Supercell dicirikan dengan adanya aliran udara ke atas yang berputar satu mil (1,6 km) ke atas selama berjam-jam dan disebut sebagai mesocyclone. Rotasi tersebut disebabkan oleh pergeseran angin yang membuat angin lebih dekat ke tanah dan berputar secara horizontal. Angin kemudian menjadi ke atas dan membentuk vertikal seperti gasing yang terus berputar.
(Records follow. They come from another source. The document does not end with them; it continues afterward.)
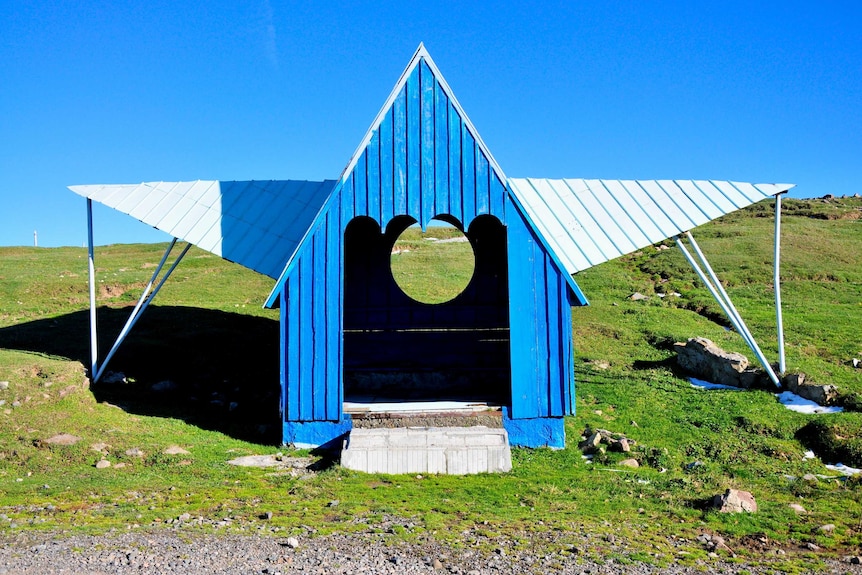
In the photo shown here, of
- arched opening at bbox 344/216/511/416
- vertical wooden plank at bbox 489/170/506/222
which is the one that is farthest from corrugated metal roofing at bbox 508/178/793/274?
arched opening at bbox 344/216/511/416

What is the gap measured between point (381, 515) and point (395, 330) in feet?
29.5

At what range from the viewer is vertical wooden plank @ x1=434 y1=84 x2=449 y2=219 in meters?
14.5

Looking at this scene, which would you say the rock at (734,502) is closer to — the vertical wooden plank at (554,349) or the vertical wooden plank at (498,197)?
the vertical wooden plank at (554,349)

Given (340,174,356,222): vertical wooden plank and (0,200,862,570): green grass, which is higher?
(340,174,356,222): vertical wooden plank

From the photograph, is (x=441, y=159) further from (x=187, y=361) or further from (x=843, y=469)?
(x=187, y=361)

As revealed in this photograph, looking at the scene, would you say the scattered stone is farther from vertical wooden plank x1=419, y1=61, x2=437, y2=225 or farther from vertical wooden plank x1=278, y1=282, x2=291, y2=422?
vertical wooden plank x1=419, y1=61, x2=437, y2=225

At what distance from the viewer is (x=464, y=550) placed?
29.7 ft

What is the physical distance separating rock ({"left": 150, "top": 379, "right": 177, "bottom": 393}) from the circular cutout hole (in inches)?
312

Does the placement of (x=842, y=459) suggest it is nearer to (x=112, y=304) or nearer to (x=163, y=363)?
(x=163, y=363)

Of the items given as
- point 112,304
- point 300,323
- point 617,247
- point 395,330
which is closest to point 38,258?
point 112,304

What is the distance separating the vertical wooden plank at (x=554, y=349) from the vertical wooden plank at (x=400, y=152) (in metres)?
2.86

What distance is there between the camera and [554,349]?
1452cm

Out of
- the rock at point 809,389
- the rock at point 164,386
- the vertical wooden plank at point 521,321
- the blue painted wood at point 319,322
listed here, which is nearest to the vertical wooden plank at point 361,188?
the blue painted wood at point 319,322

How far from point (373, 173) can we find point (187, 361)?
8765 millimetres
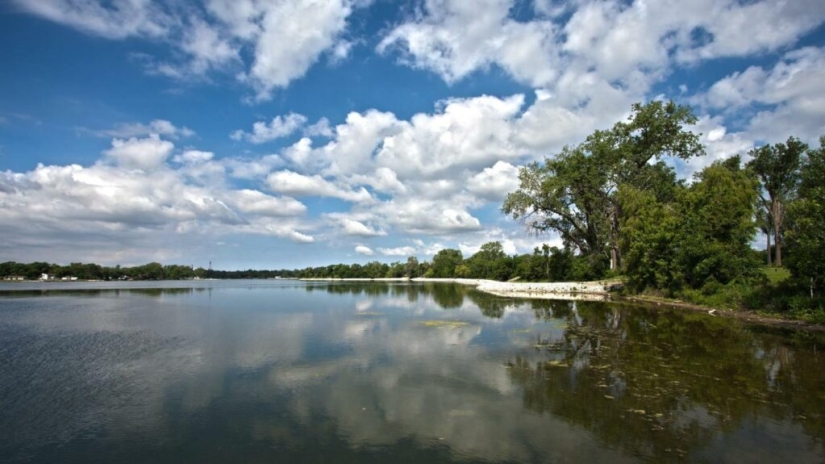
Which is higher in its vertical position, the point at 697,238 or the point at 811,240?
the point at 697,238

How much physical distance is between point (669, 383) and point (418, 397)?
244 inches

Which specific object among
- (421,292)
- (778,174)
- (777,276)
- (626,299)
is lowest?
(421,292)

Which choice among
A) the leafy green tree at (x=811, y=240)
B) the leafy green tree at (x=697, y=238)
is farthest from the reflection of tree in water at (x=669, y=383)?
the leafy green tree at (x=697, y=238)

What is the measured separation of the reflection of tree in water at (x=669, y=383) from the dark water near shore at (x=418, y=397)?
56mm

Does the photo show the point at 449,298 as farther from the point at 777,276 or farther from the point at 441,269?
the point at 441,269

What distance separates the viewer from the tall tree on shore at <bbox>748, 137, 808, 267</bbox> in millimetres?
41844

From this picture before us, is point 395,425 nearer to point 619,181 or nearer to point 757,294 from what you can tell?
point 757,294

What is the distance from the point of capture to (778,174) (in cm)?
4328

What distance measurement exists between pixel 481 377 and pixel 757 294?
20.5m

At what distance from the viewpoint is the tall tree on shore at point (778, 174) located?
41.8 m

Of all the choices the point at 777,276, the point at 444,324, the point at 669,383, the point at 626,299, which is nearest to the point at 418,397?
the point at 669,383

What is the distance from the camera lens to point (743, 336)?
1706 cm

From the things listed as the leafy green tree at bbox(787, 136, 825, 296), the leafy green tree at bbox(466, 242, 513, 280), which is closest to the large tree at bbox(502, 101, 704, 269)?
the leafy green tree at bbox(787, 136, 825, 296)

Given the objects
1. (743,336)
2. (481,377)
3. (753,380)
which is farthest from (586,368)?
(743,336)
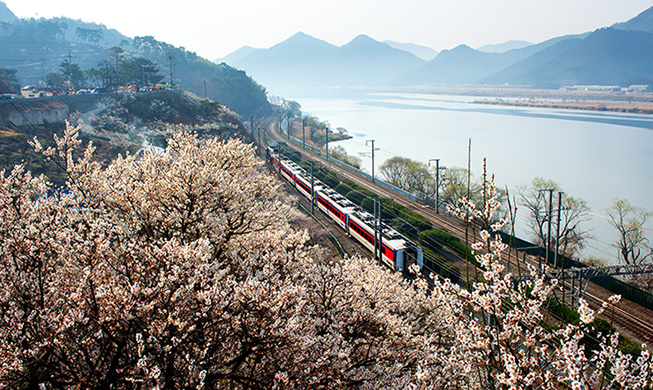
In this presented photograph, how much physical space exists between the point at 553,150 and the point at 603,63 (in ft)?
541

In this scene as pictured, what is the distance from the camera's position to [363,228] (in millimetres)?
19953

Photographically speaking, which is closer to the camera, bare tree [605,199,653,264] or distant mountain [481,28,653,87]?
bare tree [605,199,653,264]

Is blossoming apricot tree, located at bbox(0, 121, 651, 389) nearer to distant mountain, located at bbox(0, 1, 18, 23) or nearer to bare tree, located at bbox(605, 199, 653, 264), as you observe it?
bare tree, located at bbox(605, 199, 653, 264)

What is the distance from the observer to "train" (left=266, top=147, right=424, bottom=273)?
55.3 feet

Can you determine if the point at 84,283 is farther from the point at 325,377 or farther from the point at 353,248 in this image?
the point at 353,248

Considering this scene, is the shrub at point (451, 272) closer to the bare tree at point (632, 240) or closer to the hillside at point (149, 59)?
the bare tree at point (632, 240)

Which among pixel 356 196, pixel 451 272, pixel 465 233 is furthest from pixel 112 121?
pixel 465 233

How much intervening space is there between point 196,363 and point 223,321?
2.16 ft

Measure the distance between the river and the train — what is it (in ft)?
44.7

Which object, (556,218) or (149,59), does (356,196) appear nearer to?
(556,218)

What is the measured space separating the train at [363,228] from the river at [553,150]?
1363cm

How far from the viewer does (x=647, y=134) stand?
6612 cm

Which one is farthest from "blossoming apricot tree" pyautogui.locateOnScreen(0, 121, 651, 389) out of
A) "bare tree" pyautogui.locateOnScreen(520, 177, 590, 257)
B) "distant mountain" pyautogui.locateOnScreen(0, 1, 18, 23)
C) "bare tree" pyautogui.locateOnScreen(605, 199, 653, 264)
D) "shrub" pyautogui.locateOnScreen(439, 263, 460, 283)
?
"distant mountain" pyautogui.locateOnScreen(0, 1, 18, 23)

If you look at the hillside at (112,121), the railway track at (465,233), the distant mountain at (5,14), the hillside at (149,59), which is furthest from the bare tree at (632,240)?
the distant mountain at (5,14)
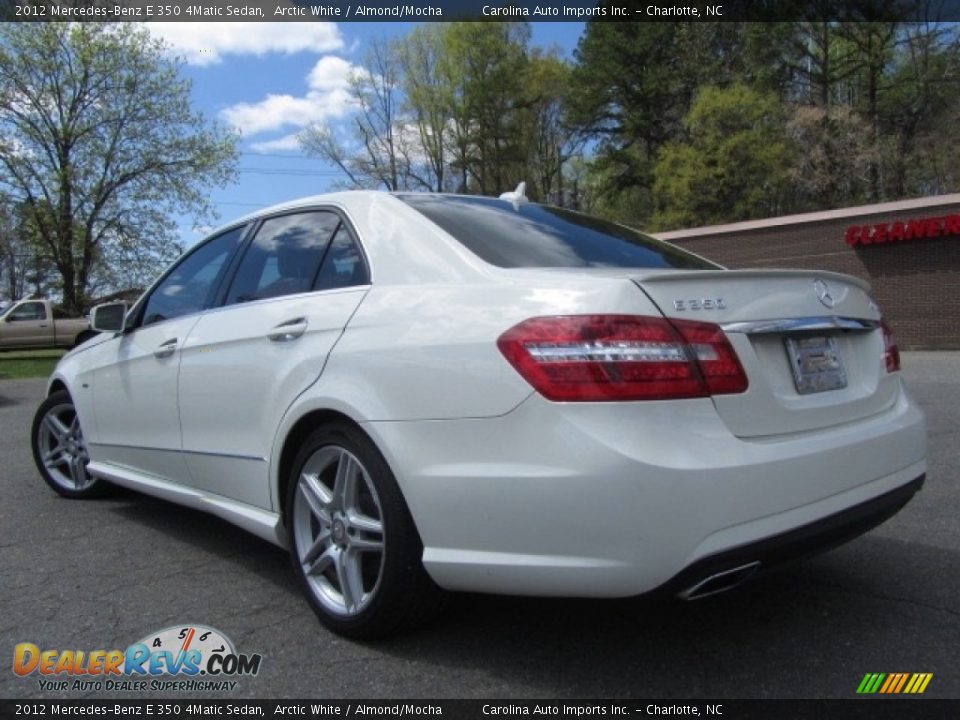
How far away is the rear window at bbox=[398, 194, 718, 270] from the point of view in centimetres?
273

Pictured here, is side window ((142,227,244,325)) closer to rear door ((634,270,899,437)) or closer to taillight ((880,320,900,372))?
rear door ((634,270,899,437))

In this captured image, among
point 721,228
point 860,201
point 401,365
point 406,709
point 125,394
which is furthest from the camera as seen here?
point 860,201

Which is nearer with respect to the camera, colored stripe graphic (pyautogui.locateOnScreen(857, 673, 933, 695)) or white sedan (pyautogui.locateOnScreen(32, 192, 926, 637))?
white sedan (pyautogui.locateOnScreen(32, 192, 926, 637))

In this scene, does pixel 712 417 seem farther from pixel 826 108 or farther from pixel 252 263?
pixel 826 108

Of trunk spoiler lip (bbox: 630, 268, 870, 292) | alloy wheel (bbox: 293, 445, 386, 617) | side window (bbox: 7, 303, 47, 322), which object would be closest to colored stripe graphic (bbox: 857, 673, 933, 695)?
trunk spoiler lip (bbox: 630, 268, 870, 292)

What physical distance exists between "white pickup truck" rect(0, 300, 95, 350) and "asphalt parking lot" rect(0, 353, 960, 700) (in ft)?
75.2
Hal yang bisa dilakukan untuk merubah supercell menjadi tornado adalah dengan mesocyclone raksasa yang membuat udara berputar lebih dekat ke tanah, maka pusarannya perlu diregangkan ke atas untuk mempercepat putaran. Hal ini mirip dengan yang terjadi ketika pemain ice skating menarik lengannya saat berputar.
Petunjuk mengenai tornado ini berasal dari informasi dan laporan kerusakannya ketika para ilmuwan sedang mencari tahu jenis tornado yang mampu meniup gudang, seperti yang dikatakan Richard Rotunno, ilmuwan di Pusat Penelitian Atmosfer Nasional Amerika Serikat dalam artikel The Fluid Dynamics of Tornadoes tahun 2013.
Para ilmuwan menggunakan radar Doppler meteorologi untuk memancarkan gelombang energi dan mendeteksi sinyal yang dipantulkan. Teknologi itu menangkap informasi tentang angin dan curah hujan serta mendeteksi mesocyclone. Namun radar tersebut tidak sepenuhnya dapat menangkap semua petunjuk. Sehingga para ilmuwan beralih ke model yang bisa melakukan simulasi badai secara fisika.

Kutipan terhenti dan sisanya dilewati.